Visualizing mathematical expressions as graphics is generally performed in Mathematica using a suite of functions, identified with the word "Plot" in their names. You can start with the rudimentary plots of f(x) versus x over a specified one-dimensional domain, then move on to plots in two-dimensional domains in Cartesian, polar, and spherical geometries. The functions can also be parametric, allowing more complicated combinations. Mathematica's visualization toolset are not the most complete in the industry, however, and some of the function names can be misleading. For example, the "Plot3D" function, whose name is taken from the rendering process involved, is a misnomer in that it can only plot two-dimensional functions (f(x,y)), rather than three-dimensional ones (f(x,y,z)). A series of options on these plots can be used to specify different aspect ratios, colors, and other plotting parameters. Mathematica covers the basics here, but, disappointingly, has not significantly improved this feature suite in almost a decade.

A plot produced by Mathematica 4.2.

Exporting and importing text, data, and formulas has improved in Mathematica and largely kept with the times. Most expressions from a notebook can be exported into HTML, TeX, C, Fortran, or XML. Two- and one-dimensional data can be exported into a variety of graphics and sound formats, respectively.

On top of all the functions so far, you may also write code in Mathematica to execute arbitrary programs. It has functions like For[], While[], If[], and even Goto[], which should be familiar to those who have ever programmed a computer. This feature set even includes primitive debugging capabilities. Programming Mathematica can be useful if you need to create an arbitrarily complicated execution sequence that rely on the program's set of mathematical expressions. Personally, I am comfortable programming in a lower-level language, but I know those who used Mathematica's existing programming features to great effect because they were able to take advantage of its other features simultaneously.

Learning how to use Mathematica

The box that contained the commercial version of Mathematica also supplied The Mathematica Book, a 1496-page book penned by Dr. Stephen Wolfram. It acts as the primary printed documentation, and, while it subtly, but occasionally overtly, portrays the program as a work of art, it incorporates both a decent Mathematica tutorial and well-organized reference manual. When I try to learn a new feature of the program, I often have to jump around in the book to find the information I need, but, by the time I'm done, I find the book has provided it in sufficient detail. I recommend the first-time Mathematica user read Part I of this book. If you later need detailed information about any feature in the program, the book usually has the answer you need.

▶ [Saved entries]
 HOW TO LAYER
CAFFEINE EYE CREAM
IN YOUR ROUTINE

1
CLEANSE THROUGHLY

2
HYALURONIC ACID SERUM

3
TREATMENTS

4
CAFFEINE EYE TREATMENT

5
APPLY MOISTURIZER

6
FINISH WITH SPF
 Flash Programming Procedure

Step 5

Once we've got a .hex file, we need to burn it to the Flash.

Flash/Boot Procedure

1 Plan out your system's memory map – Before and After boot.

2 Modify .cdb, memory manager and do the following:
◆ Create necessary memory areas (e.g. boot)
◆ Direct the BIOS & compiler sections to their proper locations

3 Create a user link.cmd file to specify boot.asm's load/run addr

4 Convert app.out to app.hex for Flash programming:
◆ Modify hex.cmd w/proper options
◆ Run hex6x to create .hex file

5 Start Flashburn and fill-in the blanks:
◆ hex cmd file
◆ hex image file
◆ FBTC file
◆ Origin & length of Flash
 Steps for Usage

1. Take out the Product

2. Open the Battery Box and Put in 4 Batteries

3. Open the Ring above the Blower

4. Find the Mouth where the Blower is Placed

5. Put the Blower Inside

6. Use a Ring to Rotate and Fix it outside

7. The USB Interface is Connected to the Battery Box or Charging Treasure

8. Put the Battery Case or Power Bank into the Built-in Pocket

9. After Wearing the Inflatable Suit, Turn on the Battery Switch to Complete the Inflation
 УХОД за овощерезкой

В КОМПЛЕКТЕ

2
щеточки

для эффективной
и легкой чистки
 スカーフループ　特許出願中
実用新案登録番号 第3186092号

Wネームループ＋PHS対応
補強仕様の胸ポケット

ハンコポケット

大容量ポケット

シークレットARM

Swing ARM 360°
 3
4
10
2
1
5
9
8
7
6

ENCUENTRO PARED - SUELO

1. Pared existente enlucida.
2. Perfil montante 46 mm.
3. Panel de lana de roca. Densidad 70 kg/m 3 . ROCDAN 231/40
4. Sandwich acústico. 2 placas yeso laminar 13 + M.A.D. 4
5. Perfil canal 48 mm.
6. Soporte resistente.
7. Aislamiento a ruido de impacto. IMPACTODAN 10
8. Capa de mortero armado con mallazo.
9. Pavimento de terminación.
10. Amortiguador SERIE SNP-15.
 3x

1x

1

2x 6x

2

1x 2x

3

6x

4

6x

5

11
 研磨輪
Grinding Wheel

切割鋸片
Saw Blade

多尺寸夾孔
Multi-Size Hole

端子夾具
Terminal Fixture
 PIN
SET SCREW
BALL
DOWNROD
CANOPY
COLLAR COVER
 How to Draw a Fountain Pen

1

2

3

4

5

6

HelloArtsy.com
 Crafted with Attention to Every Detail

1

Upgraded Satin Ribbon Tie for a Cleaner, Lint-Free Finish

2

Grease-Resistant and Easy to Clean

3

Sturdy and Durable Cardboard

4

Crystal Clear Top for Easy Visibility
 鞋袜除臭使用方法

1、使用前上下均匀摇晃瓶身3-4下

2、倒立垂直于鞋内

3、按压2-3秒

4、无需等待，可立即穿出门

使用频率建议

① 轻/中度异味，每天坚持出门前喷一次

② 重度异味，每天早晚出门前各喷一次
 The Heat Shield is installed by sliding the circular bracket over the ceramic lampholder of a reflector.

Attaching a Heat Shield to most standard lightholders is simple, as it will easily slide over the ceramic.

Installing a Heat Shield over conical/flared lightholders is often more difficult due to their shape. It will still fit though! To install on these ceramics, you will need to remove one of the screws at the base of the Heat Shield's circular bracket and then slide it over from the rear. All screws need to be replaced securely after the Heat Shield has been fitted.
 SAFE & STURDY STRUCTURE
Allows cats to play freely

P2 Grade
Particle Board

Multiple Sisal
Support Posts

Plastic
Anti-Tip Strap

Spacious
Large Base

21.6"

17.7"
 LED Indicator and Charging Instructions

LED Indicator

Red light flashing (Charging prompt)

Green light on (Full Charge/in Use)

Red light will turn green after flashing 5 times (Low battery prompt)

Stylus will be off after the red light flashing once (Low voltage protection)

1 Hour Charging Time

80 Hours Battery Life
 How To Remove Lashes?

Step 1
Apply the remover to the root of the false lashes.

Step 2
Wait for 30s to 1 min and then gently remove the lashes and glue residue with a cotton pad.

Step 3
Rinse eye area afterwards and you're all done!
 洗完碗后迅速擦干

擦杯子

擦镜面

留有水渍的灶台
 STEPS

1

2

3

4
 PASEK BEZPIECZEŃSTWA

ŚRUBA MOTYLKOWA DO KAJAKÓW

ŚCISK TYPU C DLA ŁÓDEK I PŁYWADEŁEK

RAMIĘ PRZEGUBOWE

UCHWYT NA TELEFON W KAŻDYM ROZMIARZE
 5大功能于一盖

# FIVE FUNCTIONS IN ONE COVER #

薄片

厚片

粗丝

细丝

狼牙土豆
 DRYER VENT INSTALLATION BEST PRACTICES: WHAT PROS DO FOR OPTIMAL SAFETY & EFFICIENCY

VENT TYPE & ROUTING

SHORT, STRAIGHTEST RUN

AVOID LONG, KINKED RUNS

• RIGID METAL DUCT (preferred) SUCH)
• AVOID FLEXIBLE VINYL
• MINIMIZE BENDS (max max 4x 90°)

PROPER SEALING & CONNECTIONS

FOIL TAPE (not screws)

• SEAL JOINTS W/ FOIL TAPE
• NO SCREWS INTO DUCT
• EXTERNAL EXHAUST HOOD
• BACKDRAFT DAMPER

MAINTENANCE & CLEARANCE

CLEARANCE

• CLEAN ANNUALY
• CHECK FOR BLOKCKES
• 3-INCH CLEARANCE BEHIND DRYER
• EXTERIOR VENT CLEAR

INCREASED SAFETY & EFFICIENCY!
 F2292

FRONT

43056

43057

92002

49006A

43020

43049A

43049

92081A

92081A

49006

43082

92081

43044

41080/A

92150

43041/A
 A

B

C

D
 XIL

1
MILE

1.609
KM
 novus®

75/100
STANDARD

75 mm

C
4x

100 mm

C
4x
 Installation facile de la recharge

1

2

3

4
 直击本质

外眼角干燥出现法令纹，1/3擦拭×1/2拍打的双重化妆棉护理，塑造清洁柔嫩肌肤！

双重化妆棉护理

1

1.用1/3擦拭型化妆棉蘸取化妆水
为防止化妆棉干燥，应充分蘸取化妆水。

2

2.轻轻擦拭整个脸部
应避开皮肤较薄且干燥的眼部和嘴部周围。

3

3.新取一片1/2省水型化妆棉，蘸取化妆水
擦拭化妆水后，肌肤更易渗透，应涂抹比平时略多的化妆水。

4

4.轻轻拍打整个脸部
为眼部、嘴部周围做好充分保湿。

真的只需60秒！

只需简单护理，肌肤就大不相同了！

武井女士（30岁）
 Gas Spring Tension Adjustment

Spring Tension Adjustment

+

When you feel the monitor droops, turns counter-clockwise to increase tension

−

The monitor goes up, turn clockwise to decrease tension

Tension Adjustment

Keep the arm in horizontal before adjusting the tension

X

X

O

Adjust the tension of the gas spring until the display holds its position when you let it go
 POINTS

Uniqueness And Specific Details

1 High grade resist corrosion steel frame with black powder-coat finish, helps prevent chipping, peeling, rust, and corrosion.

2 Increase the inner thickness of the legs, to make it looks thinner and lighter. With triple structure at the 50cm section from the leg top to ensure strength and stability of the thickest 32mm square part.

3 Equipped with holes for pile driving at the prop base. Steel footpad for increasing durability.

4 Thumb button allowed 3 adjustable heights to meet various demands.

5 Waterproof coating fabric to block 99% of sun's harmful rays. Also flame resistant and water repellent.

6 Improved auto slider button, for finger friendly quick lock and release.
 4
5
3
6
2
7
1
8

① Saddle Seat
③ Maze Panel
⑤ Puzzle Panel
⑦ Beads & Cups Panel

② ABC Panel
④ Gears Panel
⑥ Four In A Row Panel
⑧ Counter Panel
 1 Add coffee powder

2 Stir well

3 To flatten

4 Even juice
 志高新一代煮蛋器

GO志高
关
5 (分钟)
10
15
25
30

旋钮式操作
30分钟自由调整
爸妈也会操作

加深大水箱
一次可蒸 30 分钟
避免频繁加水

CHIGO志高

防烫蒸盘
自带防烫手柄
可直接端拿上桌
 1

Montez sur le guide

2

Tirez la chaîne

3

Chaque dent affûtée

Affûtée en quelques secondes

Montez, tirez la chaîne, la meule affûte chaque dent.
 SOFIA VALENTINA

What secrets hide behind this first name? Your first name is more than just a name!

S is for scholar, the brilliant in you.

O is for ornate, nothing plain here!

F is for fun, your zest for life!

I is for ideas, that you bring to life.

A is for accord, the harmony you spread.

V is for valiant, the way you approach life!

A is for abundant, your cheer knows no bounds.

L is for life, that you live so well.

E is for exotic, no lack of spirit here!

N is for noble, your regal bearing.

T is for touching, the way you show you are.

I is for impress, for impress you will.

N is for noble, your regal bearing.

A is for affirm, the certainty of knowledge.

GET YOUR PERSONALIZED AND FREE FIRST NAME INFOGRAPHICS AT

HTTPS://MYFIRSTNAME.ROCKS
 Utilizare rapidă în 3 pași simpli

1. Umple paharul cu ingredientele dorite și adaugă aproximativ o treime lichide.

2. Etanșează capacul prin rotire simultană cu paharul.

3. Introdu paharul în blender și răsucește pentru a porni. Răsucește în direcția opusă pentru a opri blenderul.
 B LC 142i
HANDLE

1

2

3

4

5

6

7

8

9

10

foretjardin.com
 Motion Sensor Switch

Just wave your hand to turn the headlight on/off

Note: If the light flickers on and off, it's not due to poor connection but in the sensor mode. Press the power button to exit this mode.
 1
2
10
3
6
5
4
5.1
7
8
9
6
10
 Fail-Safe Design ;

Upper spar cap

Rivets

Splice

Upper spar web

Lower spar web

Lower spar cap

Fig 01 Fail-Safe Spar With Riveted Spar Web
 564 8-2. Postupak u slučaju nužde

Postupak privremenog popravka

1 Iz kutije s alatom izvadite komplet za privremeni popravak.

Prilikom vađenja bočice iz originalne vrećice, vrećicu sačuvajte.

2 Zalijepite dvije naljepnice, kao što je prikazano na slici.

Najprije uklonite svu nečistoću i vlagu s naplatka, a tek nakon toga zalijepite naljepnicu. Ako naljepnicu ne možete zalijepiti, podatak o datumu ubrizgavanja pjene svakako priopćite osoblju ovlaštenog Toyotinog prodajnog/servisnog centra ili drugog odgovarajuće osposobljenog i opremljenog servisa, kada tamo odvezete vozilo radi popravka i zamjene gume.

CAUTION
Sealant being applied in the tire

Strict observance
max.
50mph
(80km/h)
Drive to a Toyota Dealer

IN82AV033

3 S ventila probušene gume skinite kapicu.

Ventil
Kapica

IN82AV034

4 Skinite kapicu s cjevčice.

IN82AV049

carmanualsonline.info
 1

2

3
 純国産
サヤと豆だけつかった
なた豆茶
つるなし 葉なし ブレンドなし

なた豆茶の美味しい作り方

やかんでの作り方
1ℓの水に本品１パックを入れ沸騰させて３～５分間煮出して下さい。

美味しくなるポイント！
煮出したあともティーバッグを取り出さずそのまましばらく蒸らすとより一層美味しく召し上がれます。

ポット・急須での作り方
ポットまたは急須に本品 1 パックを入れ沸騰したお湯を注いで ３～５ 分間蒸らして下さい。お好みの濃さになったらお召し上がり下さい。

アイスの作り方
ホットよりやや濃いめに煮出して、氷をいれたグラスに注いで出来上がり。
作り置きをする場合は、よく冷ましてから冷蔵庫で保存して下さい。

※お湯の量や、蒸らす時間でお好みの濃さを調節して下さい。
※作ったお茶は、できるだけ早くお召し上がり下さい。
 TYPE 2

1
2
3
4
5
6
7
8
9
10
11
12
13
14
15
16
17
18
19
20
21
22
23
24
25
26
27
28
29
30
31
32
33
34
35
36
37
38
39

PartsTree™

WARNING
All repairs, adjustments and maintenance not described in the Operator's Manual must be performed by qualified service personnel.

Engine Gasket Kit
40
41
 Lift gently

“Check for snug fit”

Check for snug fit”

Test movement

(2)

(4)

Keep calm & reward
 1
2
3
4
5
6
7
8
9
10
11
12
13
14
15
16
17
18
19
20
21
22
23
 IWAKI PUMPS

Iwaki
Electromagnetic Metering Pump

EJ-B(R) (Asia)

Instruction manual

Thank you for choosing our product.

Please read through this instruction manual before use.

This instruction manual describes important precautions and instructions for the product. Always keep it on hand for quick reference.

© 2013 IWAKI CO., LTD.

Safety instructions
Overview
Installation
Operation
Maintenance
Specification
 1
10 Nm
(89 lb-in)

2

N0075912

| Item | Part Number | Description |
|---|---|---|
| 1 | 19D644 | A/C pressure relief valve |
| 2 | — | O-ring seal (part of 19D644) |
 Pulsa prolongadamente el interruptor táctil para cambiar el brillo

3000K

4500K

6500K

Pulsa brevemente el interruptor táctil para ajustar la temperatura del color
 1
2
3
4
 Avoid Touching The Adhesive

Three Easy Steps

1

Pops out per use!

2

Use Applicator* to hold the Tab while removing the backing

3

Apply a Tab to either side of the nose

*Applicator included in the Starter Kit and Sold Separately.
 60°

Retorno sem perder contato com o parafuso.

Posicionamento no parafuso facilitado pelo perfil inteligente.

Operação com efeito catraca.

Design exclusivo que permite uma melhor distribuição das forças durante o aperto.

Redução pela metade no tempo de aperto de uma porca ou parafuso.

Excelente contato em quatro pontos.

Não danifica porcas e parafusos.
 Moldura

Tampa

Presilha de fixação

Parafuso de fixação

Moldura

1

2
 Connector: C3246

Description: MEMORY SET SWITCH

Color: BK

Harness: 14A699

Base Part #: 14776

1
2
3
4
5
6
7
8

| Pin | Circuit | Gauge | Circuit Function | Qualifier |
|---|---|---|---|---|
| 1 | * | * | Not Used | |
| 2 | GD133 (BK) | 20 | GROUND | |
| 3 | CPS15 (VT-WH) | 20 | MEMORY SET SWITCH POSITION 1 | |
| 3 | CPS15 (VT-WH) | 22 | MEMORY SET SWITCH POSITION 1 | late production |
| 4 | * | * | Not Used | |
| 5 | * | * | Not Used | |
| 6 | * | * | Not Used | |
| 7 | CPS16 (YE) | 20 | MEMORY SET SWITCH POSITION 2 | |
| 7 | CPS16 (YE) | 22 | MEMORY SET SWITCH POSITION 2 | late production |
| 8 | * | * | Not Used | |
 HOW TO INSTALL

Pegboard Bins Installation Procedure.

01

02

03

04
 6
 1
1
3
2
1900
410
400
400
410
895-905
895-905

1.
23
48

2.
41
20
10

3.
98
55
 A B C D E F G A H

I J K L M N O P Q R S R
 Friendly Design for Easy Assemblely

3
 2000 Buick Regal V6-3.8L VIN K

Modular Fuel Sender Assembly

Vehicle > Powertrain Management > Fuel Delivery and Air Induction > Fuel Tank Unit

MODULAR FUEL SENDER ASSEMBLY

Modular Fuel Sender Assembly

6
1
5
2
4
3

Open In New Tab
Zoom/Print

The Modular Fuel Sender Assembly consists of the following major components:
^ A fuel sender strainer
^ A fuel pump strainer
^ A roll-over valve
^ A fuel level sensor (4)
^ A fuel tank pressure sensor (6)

▶ [Action item A]
Print the passage of the Mathematica text from "The box that" to "answer you need.".
▶ [Action item B]
According to the Mathematica text, why is the name of the "Plot3D" function misleading?

▶ [Solution A]
The box that contained the commercial version of Mathematica also supplied The Mathematica Book, a 1496-page book penned by Dr. Stephen Wolfram. It acts as the primary printed documentation, and, while it subtly, but occasionally overtly, portrays the program as a work of art, it incorporates both a decent Mathematica tutorial and well-organized reference manual. When I try to learn a new feature of the program, I often have to jump around in the book to find the information I need, but, by the time I'm done, I find the book has provided it in sufficient detail. I recommend the first-time Mathematica user read Part I of this book. If you later need detailed information about any feature in the program, the book usually has the answer you need.

▶ [Solution B]
"Plot3D" takes its name from the rendering process. It can only plot two-dimensional functions, f(x,y), not three-dimensional ones, f(x,y,z).